**What you have to do:** Report every line of the data where the string "date" appears.

[Opening Exercise inputs section]

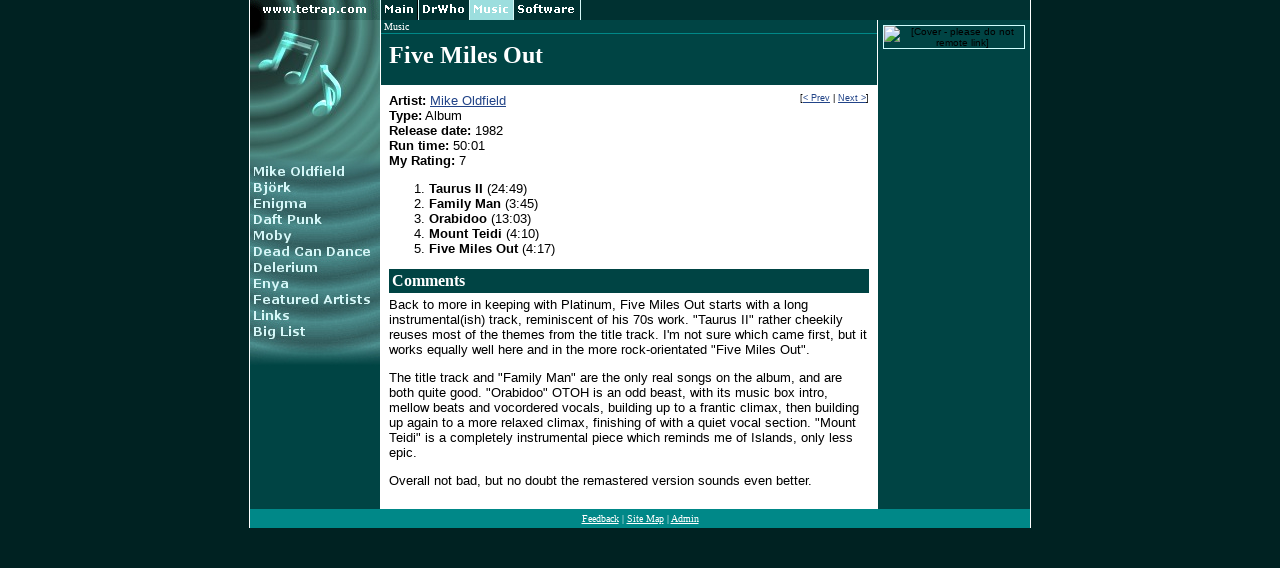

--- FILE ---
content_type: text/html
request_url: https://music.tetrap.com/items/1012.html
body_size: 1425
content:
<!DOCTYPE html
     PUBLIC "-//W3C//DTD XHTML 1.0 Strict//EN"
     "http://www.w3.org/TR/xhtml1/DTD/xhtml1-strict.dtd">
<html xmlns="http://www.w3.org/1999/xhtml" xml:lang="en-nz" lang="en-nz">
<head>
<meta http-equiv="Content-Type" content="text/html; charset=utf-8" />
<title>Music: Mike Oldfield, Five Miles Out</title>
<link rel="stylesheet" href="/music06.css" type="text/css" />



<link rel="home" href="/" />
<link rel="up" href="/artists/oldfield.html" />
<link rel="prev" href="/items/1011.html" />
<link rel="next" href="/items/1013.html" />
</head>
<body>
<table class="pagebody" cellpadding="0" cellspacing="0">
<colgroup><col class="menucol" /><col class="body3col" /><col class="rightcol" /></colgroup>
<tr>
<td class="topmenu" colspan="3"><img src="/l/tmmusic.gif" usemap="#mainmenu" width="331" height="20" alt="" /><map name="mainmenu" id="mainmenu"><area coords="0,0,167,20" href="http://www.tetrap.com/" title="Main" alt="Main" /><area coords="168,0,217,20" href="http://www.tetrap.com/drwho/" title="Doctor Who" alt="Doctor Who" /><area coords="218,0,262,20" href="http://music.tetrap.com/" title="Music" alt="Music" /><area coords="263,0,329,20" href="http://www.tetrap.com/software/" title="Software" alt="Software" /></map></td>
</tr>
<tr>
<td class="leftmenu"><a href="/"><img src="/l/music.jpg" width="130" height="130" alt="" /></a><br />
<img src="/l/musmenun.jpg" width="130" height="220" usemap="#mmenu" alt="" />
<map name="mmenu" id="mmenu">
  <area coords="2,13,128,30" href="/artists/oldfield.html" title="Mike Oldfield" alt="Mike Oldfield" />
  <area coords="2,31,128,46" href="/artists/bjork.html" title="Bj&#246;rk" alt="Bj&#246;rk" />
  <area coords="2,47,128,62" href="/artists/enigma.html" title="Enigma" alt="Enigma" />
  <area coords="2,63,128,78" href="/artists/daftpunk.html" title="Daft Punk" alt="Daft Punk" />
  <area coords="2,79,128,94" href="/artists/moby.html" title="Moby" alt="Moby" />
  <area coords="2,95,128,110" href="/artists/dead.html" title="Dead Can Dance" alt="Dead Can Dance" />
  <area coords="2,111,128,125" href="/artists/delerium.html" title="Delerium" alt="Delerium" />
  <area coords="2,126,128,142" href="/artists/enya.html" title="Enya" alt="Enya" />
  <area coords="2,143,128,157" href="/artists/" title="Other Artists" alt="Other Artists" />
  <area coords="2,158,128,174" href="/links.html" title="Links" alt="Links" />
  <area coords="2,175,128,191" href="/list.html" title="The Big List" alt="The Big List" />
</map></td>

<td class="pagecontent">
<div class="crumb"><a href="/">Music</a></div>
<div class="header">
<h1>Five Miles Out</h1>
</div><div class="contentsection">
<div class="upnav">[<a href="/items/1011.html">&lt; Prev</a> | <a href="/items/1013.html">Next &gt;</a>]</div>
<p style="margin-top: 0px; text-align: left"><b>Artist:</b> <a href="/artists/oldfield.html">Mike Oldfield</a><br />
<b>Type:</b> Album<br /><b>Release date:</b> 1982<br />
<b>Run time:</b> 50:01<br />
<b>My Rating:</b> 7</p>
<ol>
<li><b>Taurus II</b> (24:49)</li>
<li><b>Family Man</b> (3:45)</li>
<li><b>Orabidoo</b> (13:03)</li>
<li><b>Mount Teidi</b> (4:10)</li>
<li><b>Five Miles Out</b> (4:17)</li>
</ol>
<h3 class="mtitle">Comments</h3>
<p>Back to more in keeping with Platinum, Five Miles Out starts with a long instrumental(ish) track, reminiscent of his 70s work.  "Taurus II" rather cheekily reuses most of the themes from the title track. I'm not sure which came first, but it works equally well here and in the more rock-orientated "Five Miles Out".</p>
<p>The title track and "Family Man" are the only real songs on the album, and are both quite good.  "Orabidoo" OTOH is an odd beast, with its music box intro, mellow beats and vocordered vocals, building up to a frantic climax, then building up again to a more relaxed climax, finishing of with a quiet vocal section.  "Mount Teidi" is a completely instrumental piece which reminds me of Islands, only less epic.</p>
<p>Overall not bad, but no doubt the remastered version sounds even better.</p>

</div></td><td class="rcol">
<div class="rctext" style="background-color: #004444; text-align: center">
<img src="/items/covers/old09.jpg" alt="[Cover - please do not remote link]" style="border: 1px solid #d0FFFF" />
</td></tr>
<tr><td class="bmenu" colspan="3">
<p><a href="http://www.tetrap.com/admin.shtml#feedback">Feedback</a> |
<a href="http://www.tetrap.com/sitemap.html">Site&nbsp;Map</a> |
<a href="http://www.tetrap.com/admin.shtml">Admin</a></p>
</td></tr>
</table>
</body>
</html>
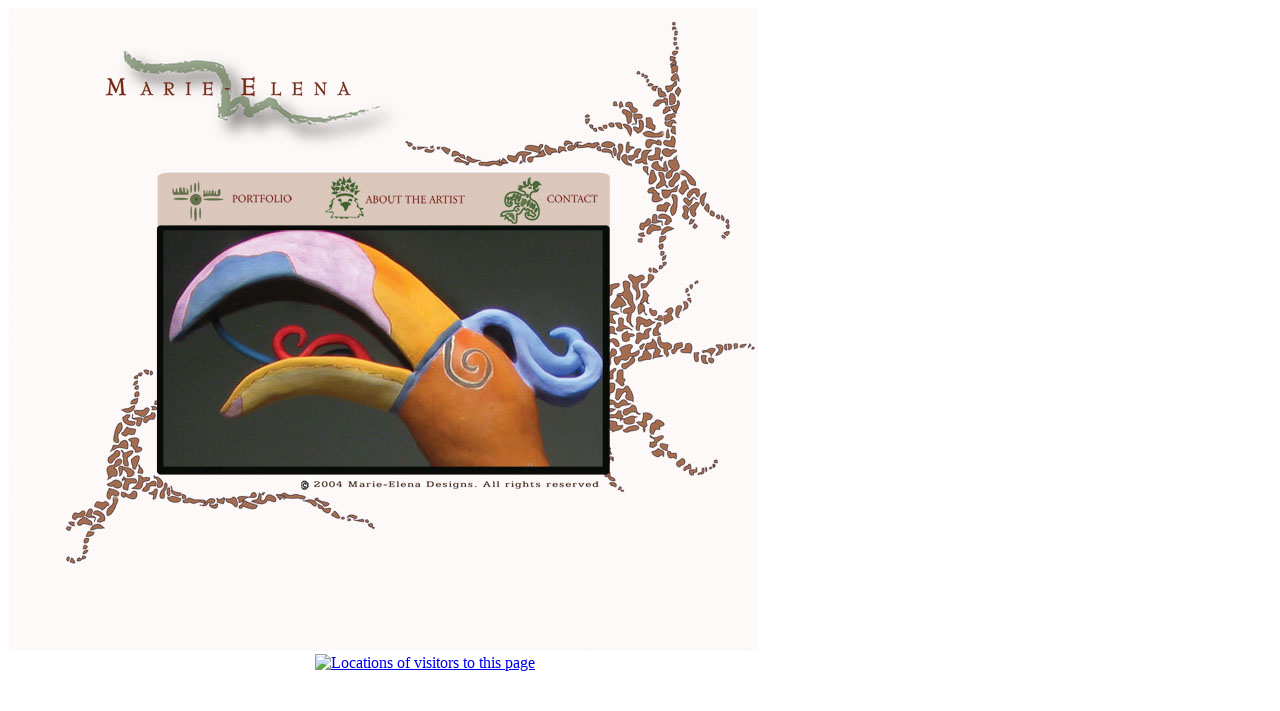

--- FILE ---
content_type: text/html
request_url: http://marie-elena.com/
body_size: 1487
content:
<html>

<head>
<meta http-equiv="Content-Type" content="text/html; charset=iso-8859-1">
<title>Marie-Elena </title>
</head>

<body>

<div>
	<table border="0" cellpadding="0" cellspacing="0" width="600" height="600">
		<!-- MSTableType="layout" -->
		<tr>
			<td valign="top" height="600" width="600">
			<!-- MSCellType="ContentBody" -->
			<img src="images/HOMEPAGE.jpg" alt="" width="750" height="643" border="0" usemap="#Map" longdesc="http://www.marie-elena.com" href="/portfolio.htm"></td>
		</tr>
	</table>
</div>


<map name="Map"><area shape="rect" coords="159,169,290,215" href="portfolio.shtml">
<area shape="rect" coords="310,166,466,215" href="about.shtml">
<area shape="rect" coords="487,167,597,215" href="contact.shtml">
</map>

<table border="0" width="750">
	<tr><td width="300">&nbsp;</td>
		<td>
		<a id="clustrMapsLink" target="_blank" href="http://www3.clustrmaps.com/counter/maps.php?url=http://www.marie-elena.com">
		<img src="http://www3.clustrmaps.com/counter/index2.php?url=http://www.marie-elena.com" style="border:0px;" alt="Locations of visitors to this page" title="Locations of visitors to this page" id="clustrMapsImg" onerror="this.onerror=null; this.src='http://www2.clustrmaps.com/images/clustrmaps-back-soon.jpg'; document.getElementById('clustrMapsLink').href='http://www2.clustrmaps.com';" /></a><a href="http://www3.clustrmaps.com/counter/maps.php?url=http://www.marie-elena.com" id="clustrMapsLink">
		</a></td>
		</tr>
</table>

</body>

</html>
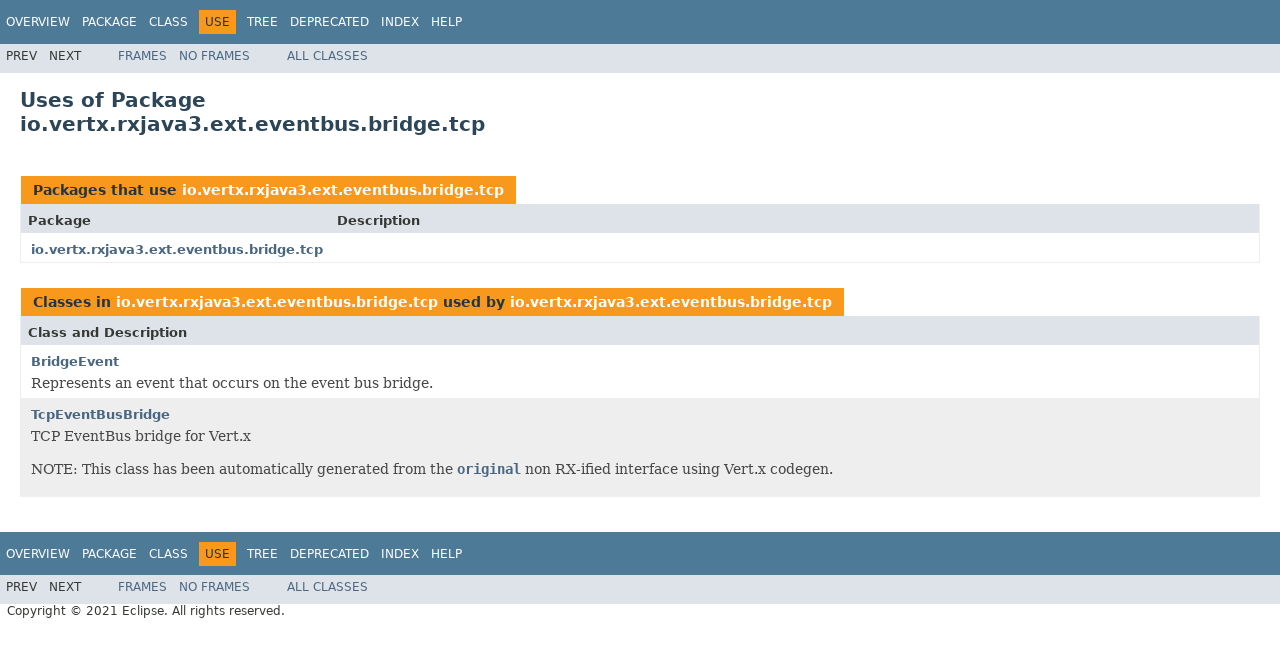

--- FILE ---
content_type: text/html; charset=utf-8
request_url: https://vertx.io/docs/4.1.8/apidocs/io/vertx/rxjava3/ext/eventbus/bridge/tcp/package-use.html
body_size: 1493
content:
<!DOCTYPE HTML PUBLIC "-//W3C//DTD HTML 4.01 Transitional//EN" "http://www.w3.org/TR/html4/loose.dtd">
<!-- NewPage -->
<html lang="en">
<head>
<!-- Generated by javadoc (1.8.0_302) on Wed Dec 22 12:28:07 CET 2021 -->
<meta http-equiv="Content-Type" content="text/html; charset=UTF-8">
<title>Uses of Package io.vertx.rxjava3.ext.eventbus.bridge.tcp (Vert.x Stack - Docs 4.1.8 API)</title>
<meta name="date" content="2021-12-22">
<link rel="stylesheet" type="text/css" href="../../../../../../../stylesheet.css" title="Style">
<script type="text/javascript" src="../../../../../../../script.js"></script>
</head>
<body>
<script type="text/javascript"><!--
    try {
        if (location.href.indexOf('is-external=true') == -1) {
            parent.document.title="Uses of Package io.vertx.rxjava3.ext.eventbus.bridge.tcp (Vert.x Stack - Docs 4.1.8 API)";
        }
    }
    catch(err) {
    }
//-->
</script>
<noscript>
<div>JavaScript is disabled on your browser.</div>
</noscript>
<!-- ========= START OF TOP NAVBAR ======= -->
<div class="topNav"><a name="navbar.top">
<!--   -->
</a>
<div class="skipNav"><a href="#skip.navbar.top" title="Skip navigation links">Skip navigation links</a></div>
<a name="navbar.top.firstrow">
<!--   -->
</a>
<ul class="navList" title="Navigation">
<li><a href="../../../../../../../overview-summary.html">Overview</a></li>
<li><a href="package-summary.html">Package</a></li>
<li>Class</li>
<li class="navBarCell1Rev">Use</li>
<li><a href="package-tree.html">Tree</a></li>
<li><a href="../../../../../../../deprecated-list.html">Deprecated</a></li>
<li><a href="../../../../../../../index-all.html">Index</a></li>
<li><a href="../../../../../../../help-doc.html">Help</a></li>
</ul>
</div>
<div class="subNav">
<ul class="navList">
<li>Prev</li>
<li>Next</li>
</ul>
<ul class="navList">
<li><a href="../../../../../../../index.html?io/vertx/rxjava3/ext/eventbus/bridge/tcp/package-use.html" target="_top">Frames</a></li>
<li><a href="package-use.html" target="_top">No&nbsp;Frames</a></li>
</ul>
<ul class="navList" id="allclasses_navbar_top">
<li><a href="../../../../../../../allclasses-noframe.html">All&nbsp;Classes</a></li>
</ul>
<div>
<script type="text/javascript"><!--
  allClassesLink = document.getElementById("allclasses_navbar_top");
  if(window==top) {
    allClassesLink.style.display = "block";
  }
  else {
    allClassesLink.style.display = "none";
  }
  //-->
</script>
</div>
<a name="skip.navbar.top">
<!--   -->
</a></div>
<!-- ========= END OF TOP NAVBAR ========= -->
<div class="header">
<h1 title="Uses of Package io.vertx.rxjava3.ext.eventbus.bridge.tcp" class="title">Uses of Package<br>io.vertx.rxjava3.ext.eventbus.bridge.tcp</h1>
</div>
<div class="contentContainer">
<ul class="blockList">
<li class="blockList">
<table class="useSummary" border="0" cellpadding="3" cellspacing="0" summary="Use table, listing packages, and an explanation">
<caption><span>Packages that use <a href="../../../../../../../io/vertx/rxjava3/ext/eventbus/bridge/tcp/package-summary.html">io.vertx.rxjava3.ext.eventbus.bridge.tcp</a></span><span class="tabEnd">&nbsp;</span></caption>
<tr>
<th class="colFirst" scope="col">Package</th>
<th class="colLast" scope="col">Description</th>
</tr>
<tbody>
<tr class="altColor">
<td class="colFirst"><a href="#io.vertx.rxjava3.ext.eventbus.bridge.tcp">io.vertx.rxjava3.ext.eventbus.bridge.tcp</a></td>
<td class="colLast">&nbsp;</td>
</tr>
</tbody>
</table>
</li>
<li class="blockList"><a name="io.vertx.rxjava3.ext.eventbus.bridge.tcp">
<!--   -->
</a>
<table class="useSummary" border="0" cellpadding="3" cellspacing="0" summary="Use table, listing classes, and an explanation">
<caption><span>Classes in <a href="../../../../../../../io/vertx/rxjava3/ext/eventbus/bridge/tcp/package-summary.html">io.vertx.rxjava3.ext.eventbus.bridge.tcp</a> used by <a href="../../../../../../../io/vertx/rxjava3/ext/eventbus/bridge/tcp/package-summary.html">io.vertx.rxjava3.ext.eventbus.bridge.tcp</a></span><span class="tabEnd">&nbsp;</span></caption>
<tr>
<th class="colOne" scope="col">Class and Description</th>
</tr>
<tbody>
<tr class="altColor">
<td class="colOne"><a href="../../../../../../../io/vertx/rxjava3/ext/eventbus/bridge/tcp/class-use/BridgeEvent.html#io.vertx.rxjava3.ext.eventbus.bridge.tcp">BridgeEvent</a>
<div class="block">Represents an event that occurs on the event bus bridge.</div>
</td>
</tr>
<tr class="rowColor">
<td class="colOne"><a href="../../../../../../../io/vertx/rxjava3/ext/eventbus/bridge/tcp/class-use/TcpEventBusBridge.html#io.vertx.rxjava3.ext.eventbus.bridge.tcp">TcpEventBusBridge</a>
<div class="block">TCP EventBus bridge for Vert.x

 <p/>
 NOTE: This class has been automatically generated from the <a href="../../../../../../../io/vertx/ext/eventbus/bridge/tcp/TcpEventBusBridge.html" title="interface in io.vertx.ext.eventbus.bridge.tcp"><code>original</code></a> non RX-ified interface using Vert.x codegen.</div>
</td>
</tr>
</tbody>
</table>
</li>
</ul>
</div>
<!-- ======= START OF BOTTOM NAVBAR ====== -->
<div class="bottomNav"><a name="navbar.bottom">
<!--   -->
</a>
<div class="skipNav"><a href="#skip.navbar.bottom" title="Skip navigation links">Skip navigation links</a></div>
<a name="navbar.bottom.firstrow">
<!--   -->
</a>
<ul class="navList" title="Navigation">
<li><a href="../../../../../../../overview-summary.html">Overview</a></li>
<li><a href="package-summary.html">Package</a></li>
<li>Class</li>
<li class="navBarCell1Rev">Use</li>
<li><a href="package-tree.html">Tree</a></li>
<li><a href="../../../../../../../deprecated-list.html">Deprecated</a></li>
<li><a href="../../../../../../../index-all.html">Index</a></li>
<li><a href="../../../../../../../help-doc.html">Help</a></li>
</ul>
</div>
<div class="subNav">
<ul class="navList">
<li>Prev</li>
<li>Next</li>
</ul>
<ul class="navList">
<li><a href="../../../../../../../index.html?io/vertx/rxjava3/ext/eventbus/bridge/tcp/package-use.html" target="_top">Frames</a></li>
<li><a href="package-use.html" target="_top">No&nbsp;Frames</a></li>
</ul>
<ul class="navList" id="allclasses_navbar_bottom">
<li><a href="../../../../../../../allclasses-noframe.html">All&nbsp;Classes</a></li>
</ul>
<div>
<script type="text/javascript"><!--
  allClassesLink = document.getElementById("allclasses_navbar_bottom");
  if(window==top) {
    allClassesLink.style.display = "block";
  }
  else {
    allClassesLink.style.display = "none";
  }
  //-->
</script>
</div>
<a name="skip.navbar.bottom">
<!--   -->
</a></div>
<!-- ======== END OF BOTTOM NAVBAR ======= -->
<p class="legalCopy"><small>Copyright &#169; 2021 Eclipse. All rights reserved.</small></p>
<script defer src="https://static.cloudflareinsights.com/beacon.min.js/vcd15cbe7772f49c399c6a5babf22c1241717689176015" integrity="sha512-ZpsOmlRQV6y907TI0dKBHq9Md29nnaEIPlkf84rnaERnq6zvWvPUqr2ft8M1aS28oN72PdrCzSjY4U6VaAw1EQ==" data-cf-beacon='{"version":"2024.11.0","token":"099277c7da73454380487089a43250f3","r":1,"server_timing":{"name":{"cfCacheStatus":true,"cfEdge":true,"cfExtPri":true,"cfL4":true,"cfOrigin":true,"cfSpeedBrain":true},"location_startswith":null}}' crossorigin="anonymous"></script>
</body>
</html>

[Closing Exercise inputs section]

**Answer section:**
<b>Type:</b> Album<br /><b>Release date:</b> 1982<br />
<meta name="date" content="2021-12-22">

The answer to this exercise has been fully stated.